_Task requirements_
Give the entries from the line containing "Looking over the" through the end of the entries as a two-column CSV with the columns text and answer. Use one row per entry, and put each value in a single quoted field with line breaks replaced by spaces.

[Spatial reasoning question data]
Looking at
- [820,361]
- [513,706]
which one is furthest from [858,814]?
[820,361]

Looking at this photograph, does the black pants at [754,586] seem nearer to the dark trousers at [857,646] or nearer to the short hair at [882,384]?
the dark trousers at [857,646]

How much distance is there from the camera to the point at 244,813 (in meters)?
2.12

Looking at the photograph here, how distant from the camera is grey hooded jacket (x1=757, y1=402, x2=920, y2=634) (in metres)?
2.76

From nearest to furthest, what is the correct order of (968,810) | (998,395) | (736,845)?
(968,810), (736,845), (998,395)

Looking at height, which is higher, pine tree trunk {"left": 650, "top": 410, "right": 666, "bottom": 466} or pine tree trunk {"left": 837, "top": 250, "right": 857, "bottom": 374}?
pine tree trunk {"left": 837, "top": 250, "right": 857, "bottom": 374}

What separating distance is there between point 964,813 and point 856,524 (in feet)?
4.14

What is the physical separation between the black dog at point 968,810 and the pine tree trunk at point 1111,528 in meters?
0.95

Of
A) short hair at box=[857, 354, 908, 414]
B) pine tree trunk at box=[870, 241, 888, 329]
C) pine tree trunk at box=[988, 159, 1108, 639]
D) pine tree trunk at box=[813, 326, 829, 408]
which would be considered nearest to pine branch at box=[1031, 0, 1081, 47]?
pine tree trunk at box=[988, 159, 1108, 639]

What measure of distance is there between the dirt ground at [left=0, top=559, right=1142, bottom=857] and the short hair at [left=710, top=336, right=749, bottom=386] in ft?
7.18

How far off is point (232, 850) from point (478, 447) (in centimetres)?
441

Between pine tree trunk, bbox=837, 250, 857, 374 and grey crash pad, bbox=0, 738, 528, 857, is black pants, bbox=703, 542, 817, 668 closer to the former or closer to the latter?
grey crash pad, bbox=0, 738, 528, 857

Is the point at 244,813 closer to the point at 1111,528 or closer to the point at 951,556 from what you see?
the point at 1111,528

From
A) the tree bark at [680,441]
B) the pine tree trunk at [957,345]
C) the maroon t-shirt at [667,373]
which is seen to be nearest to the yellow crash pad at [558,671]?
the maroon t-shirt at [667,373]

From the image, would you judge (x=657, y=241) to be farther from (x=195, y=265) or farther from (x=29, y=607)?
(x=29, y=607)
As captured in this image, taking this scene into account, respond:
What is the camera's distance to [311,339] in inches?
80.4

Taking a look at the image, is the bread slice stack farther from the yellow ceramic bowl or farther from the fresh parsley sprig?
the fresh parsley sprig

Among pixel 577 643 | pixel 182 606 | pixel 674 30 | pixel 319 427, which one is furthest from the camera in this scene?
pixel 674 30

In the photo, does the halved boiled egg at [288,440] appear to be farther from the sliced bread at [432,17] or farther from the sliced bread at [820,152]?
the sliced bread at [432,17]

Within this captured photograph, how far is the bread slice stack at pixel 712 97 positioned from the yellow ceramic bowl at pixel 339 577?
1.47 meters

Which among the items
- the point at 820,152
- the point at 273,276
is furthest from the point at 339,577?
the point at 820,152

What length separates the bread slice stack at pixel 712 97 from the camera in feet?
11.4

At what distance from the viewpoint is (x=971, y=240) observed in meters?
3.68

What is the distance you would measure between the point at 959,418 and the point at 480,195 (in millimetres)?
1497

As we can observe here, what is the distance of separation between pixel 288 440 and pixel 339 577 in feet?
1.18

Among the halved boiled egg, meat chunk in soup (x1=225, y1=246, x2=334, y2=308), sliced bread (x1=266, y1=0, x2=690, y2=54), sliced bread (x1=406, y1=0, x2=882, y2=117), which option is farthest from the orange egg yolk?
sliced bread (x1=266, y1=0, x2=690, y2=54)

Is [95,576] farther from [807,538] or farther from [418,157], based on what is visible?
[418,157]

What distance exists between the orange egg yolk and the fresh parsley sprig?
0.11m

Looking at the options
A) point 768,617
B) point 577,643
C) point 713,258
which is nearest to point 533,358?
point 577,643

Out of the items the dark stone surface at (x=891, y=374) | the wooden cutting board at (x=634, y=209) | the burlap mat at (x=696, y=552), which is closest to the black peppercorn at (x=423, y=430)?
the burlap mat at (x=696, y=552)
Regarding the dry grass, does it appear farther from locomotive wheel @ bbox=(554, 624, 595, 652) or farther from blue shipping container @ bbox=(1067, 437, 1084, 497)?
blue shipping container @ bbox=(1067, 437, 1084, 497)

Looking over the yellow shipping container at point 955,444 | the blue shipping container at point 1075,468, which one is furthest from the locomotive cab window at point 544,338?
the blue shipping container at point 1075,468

_Task solution_
text,answer
"Looking over the yellow shipping container at point 955,444 | the blue shipping container at point 1075,468, which one is furthest from the locomotive cab window at point 544,338?","the blue shipping container at point 1075,468"